What do you think of when you hear the term Ladies Night? Discounted drinks and free hors d’oeuvres at your local bar? On Little Cranberry Island the term Ladies Night specifically refers to a potluck dinner at an island home where the hostess provides a main dish and other female guests bring a variety of side dishes and desserts to share. 

Recently, Jeri Spurling hosted just such a dinner at her house on Islesford to celebrate Karen Smallwood’s week-long mid-winter visit to the island. Karen grew up here and lives here for six months out of the year and she always makes an effort to revive this increasingly rare activity when she is on the island.

Every time, the event brings up memories of Ladies Nights gone by, and how much it used to be part of our off season entertainment and survival. Twenty years ago, the Internet, Netflix, video streaming, FaceBooking, e-mailing, Googling, texting, and blogging were unimaginable and unreal. Instead, many island women took the time to share great food and fill the need to connect with each other. 

For a number of years (except in the summer) we met regularly. It was usually determined who would host the next Ladies Night before any of us departed the one we were attending. Two weeks later a sign would be posted on the door at the store with the name of the hostess and what she would be serving.

Almost everyone brought knitting on those nights, and if you didn’t knit it was a good place to learn. Seasoned knitters had advice for those of us who were stumbling through our first fishermen’s vests. We ordered yarn in bulk from catalogs to save money and inspire us for our next knitting project. Men and young children were not invited. These evenings were meant to be a break for women from home and hearth, and they were. Nursing babies were allowed to be there, but the mothers still got a break because so many of us were anxious for our turn to hold the little ones.

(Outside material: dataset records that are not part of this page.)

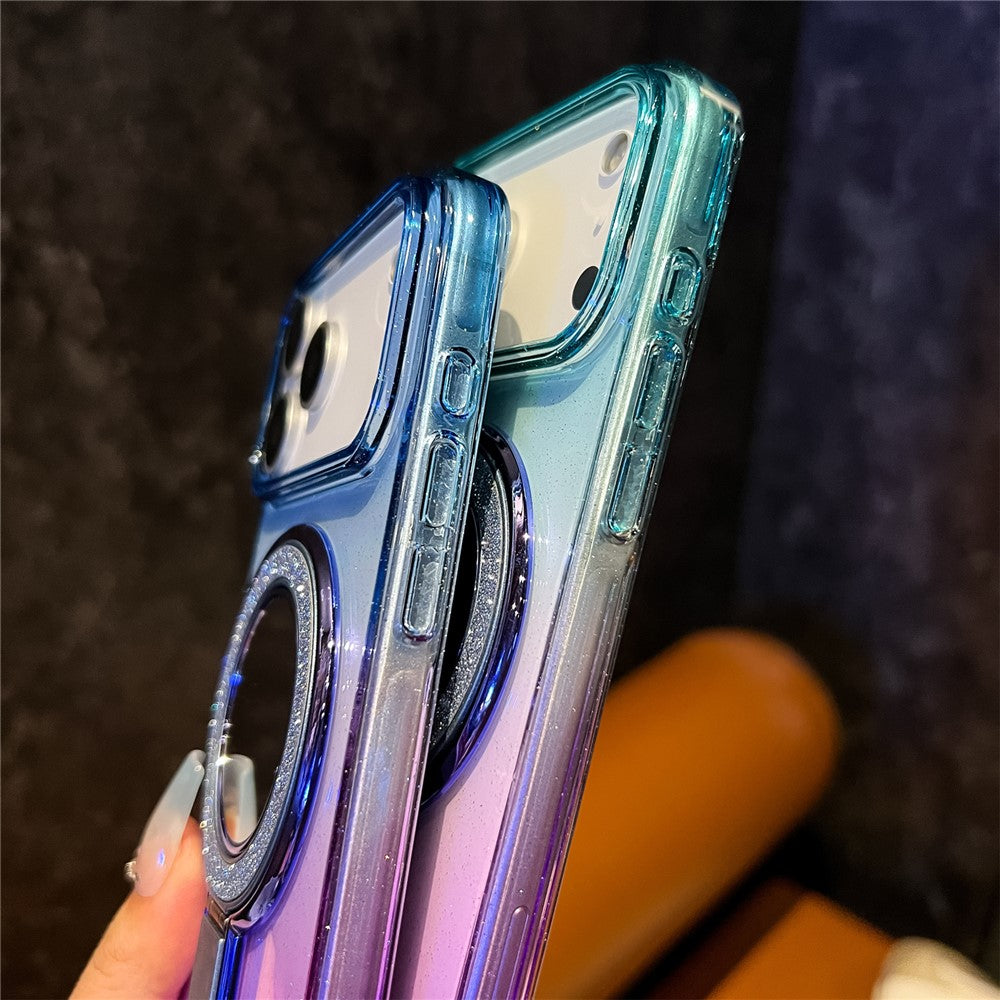 For iPhone 17 Pro Max Case Glitter PC + TPU Clear Mirror Kickstand Phone Cover with Compatible with MagSafe - Sky Blue / Purple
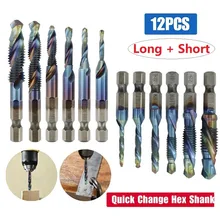 

12PCS M3-M10 High-Speed Steel Composite Hex Shank HSS Metric Screw Thread Tap Drill Bits Set Hand Tools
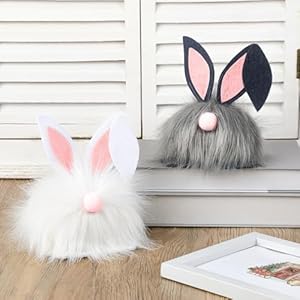 2 Pcs Easter Pom Pom Bunny Gnomes Fuzzy Gnome Bunny Plush Decor Rabbit Cute Easter Decorations White Grey Rabbit Stuffed Animal Gifts for Table Ornament Home Spring Dolls Decor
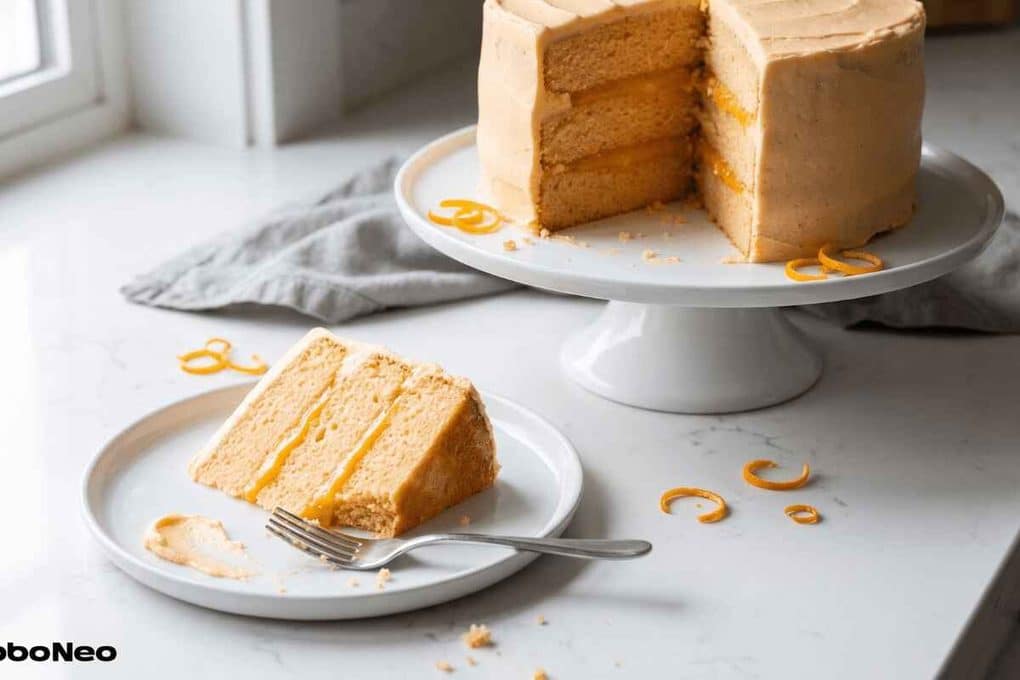 A generous slice of Orange dreamsicle cake on a white plate with a silver fork, showcasing three layers of soft sponge and bright orange curd filling, with the remaining frosted cake on a stand in the background.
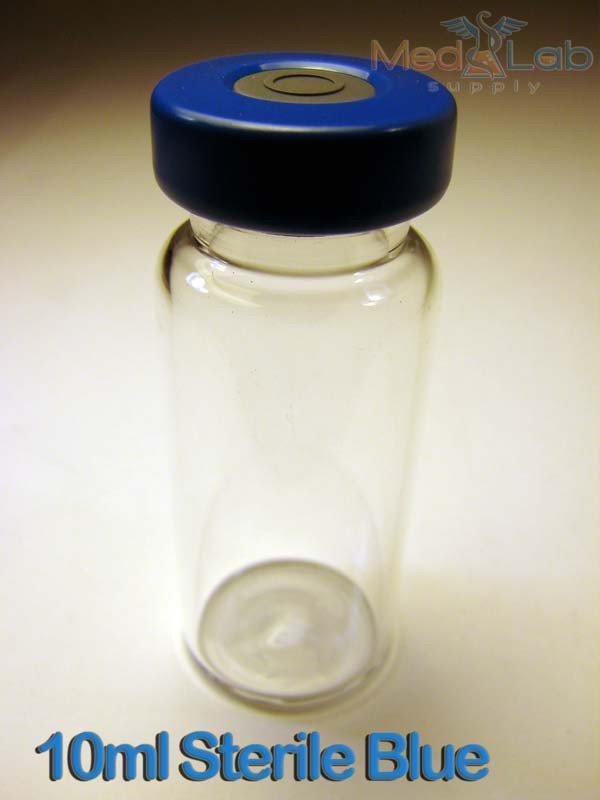 10ml Clear Sealed Sterile Depyrogenated Glass Vials, Blue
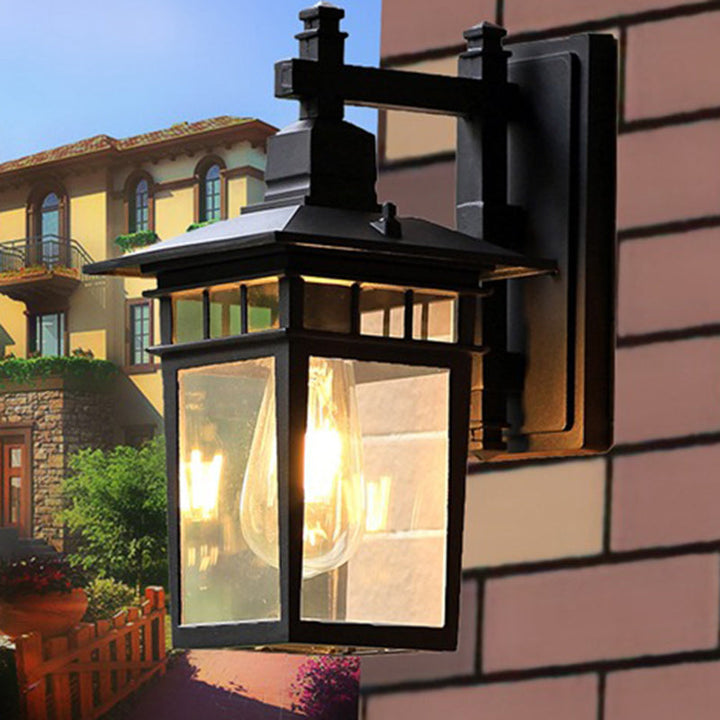 Traditional Rustic Cast Aluminum, Iron & Glass Rectangular 1-Light Wall Sconce Lamp For Outdoor Garden & Patio | Kalsten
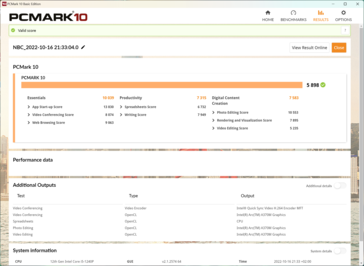 PCMark10 met aangesloten stroomadapter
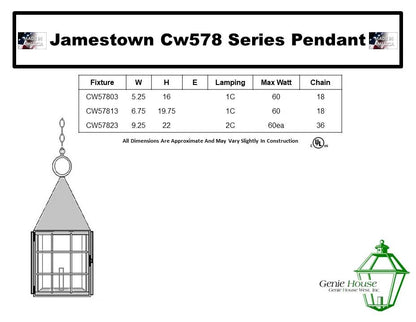 Jamestown Outdoor Hanging Lantern CW57813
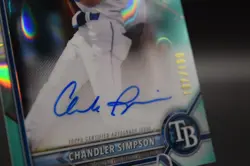 2022 Bowman Draft Chandler Simpson 1st Aqua Lava Auto /199 Tampa Bay Rays - Image 4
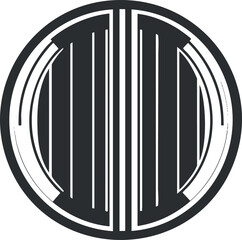 Wall Mural - Black and white circular abstract geometric pattern with symmetrical lines and shapes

Men wondered what we talked about, though they might have been disappointed in how rarely they were a topic of conversation. There were discussions of childbirth, recipes, laundry (“How do you fold a fitted sheet?”) and school issues.

One time we talked about height and perceived height resulting in everyone measuring how tall they were. We were surprised that all but two of the group were in the 5-foot, 3-inch to 5-foot, 5-inch range. “I thought you were taller!” was a common comment.

There was the time one of the women’s magazines sponsored a contest for a group makeover in New York City. Of course we applied. We thought we were a shoo-in with our diverse group that included a scuba diver, a weaver, a postmistress, a teacher, a caterer, a jeweler and so on. And of course we lived (“were stuck”) on an island with no bridge. If we didn’t rate a trip to New York City as a fun loving group then who did?

The makeover was awarded to a group of flight attendants who were serving soldiers returning home from the first Gulf war. Oh well.

Another time, in the home of Joanne Thormann, we were all admiring the infants Jamie and Christina, the second born of our hostess and Margaret Blank, respectively. While Joanne was in the kitchen, someone had the brilliant idea to switch the clothes on the babies. When Joanne returned to the living room, she knew something was wrong but it took her a minute to figure out what it was. She felt like she had entered some bizarro world while the rest of us were enjoying our harmless entertainment.

Then there was the time when Sonja Moser and Bill McGuinnes had just arrived on the island to spend their first night in the CIRT house. Bravely, Sonja ventured up the block to Karen’s house to meet a whole batch of island women at once. One of the topics from that night still stands out in my mind, “Which would you rather give up, sex or chocolate?” Quite the introduction.

Tales from Ladies Night have woven their way into island folklore. “Were you there when Lawrence Hadlock shaved his legs and wore a skirt so he could join us for dinner?” (We let him stay.) Or, perhaps the most memorable occasion was when a nursing mother ran out of cow’s milk to make her planned dessert. Creative cook that she was, she used what she had on hand. Talk about putting yourself into your cooking!  

I would love to see the Islesford Ladies Nights make a comeback. Maybe they will. April can be such a dreary month that these dinners might be just the thing to help us get through it. After all, how can we create future folklore if we’re not getting together to make things happen?

Barbara Fernald lives on Islesford (Little Cranberry Island) where she makes jewelry.